Start of DATA SHOWN

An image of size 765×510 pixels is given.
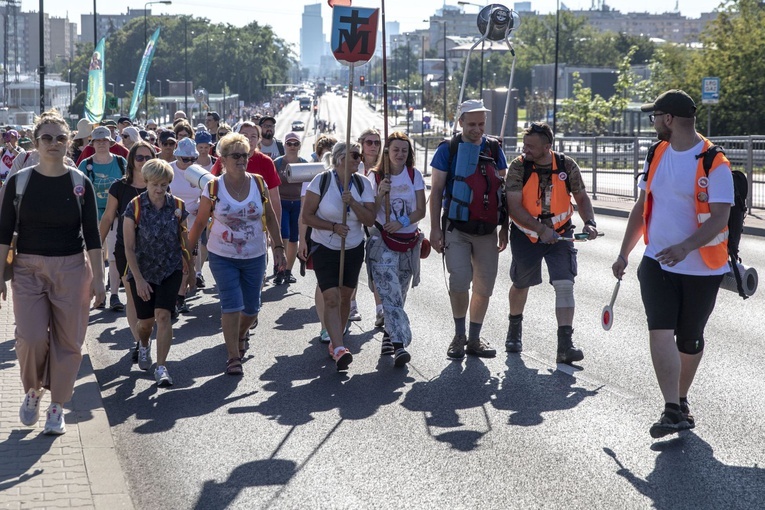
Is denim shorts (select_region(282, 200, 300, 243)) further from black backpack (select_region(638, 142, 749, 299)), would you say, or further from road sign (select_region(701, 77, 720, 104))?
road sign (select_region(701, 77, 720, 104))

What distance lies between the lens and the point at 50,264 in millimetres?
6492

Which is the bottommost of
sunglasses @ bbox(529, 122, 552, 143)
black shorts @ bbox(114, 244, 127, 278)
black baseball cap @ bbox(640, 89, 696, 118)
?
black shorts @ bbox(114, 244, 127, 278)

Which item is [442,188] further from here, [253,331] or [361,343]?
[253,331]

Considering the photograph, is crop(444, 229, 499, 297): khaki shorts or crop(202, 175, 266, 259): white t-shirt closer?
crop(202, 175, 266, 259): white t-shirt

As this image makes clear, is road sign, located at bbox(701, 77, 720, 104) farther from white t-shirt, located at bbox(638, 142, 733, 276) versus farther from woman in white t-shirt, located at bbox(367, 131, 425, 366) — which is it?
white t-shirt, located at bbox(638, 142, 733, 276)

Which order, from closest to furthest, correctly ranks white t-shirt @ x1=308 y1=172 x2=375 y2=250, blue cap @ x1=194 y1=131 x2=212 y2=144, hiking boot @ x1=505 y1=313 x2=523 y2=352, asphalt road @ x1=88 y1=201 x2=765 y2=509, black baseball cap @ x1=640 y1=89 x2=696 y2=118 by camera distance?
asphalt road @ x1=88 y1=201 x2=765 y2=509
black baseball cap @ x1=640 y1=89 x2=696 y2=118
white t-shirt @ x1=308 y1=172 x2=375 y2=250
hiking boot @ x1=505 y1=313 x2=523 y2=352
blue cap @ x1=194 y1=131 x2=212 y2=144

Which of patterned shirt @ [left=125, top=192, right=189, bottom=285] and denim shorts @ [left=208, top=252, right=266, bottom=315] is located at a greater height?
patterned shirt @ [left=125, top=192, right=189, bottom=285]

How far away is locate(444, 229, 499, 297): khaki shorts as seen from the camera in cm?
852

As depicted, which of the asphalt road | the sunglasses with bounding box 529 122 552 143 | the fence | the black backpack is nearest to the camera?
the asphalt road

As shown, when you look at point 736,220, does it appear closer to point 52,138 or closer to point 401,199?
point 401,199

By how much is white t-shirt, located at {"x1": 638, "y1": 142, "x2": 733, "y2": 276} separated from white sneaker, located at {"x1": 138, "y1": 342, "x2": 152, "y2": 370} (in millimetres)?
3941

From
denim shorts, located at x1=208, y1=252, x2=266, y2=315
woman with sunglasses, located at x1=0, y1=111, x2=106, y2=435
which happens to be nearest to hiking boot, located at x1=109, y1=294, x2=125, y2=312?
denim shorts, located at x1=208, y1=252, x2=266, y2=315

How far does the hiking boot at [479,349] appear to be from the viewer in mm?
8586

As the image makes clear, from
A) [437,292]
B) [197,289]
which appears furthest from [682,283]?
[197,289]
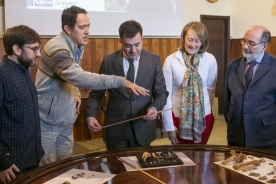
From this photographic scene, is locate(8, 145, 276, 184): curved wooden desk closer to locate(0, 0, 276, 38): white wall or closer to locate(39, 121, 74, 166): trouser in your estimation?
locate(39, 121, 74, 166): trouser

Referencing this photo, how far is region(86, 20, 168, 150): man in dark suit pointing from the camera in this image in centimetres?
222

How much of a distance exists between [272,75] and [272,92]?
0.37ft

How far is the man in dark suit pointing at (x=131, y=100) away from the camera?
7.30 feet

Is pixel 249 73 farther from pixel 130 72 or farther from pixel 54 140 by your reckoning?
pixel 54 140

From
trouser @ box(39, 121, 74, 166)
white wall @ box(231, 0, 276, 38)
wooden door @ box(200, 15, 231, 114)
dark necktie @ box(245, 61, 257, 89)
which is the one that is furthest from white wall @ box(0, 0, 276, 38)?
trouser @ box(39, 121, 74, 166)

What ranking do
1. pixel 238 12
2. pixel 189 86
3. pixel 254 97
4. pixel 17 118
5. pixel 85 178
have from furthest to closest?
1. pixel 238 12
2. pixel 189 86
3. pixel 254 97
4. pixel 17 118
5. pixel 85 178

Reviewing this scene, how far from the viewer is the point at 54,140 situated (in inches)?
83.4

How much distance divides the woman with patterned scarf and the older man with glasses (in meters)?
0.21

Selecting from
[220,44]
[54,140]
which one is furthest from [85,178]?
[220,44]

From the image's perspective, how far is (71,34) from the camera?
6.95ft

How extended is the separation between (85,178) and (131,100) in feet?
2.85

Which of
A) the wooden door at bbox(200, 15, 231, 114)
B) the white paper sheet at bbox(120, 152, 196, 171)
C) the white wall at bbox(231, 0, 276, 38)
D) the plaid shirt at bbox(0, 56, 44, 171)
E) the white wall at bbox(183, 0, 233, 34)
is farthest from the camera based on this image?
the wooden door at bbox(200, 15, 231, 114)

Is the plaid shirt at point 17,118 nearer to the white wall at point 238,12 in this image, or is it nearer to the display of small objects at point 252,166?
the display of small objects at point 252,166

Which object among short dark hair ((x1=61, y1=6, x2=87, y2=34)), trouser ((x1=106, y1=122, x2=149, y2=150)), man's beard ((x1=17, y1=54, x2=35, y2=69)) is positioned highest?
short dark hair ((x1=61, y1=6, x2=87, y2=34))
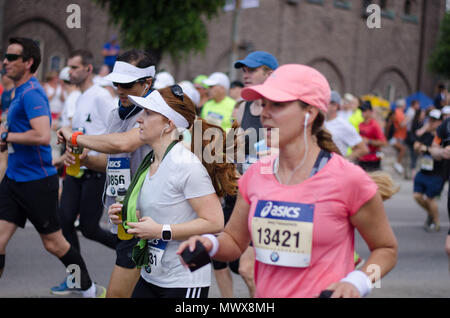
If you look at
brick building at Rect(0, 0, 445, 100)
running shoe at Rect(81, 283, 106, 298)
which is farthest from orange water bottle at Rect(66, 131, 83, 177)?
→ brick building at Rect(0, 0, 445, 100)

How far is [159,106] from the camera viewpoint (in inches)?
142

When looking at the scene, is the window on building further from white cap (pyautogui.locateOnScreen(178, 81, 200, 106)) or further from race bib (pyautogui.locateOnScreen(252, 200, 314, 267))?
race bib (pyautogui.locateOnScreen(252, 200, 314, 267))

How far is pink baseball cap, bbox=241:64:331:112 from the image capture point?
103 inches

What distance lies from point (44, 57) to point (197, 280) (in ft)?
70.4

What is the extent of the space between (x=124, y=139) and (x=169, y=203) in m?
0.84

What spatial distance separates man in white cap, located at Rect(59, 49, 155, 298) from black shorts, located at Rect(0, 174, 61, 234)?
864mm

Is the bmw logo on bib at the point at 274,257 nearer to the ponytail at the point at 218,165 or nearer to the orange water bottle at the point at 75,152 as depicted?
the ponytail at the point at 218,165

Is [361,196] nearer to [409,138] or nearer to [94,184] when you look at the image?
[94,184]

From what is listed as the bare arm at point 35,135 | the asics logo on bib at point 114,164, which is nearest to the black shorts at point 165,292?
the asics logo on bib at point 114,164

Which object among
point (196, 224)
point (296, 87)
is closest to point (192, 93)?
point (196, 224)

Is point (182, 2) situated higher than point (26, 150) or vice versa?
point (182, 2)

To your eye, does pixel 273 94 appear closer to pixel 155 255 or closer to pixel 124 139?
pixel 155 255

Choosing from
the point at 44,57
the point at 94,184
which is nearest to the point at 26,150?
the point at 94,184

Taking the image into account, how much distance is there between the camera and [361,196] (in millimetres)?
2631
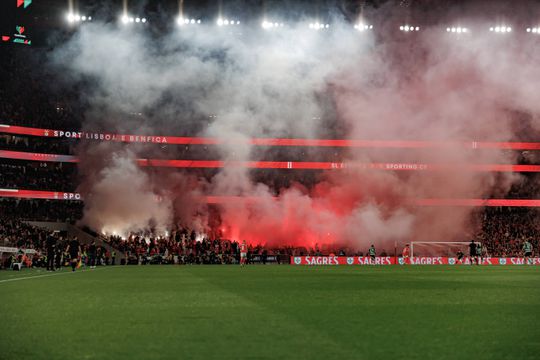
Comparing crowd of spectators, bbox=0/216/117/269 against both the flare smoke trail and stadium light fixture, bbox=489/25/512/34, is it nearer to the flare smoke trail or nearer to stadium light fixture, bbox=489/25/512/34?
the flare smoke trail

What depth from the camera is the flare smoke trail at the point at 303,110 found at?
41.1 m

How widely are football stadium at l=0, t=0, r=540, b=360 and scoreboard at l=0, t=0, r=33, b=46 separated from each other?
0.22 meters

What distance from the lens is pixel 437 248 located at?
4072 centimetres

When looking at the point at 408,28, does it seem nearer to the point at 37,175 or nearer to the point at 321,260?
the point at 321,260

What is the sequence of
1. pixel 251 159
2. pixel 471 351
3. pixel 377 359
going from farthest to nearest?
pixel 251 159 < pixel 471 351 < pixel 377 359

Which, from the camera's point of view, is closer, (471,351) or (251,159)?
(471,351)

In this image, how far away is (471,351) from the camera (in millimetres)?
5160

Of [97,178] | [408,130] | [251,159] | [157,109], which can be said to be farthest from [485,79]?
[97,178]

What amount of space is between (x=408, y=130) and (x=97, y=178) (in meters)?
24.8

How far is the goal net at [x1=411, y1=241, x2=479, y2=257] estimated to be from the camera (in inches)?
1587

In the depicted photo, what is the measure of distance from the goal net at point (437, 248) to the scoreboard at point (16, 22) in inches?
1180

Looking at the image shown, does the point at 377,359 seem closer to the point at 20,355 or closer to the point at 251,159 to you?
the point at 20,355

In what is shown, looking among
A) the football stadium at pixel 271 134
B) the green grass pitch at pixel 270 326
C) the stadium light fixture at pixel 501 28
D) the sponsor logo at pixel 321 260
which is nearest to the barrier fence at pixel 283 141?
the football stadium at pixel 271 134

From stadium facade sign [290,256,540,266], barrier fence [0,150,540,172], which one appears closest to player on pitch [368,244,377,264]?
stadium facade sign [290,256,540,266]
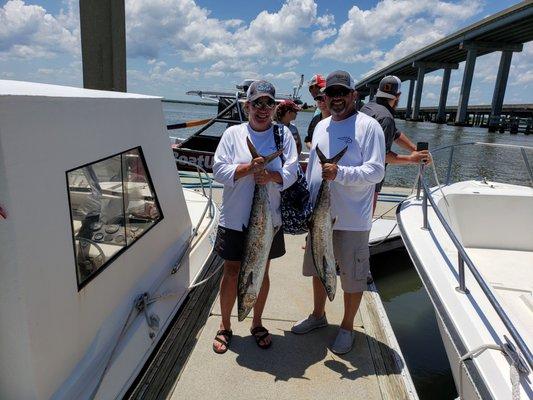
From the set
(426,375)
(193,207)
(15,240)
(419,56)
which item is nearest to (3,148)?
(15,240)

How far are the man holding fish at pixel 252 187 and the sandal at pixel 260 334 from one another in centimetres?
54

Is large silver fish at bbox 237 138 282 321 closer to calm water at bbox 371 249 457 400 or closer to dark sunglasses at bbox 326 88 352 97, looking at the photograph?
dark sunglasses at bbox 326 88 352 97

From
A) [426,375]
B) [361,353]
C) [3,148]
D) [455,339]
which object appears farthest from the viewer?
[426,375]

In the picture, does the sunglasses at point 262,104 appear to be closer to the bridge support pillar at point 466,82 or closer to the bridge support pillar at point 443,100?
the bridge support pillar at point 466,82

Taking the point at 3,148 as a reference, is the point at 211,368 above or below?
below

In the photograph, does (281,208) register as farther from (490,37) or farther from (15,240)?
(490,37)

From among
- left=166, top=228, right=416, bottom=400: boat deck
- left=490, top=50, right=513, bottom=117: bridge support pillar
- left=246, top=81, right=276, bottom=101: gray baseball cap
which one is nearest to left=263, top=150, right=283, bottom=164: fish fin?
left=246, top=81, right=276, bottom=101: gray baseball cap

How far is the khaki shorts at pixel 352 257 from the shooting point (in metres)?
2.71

End of DATA SHOWN

> TASK BRIEF
Only the lines from the one containing "Taking the point" through the end of the material should be reproduced, exactly, with both ends included.

> SOLUTION FOR THIS PROBLEM
Taking the point at 3,148 as a reference, is the point at 211,368 above or below?
below

In the photograph, does (281,208) register as farther from (490,37) or farther from (15,240)?
(490,37)

From among
- left=166, top=228, right=416, bottom=400: boat deck
- left=490, top=50, right=513, bottom=117: bridge support pillar
- left=246, top=81, right=276, bottom=101: gray baseball cap
which one is nearest to left=263, top=150, right=283, bottom=164: fish fin?
left=246, top=81, right=276, bottom=101: gray baseball cap

How far is the khaki shorts at pixel 352 257 from the shooting point (in metres)?
2.71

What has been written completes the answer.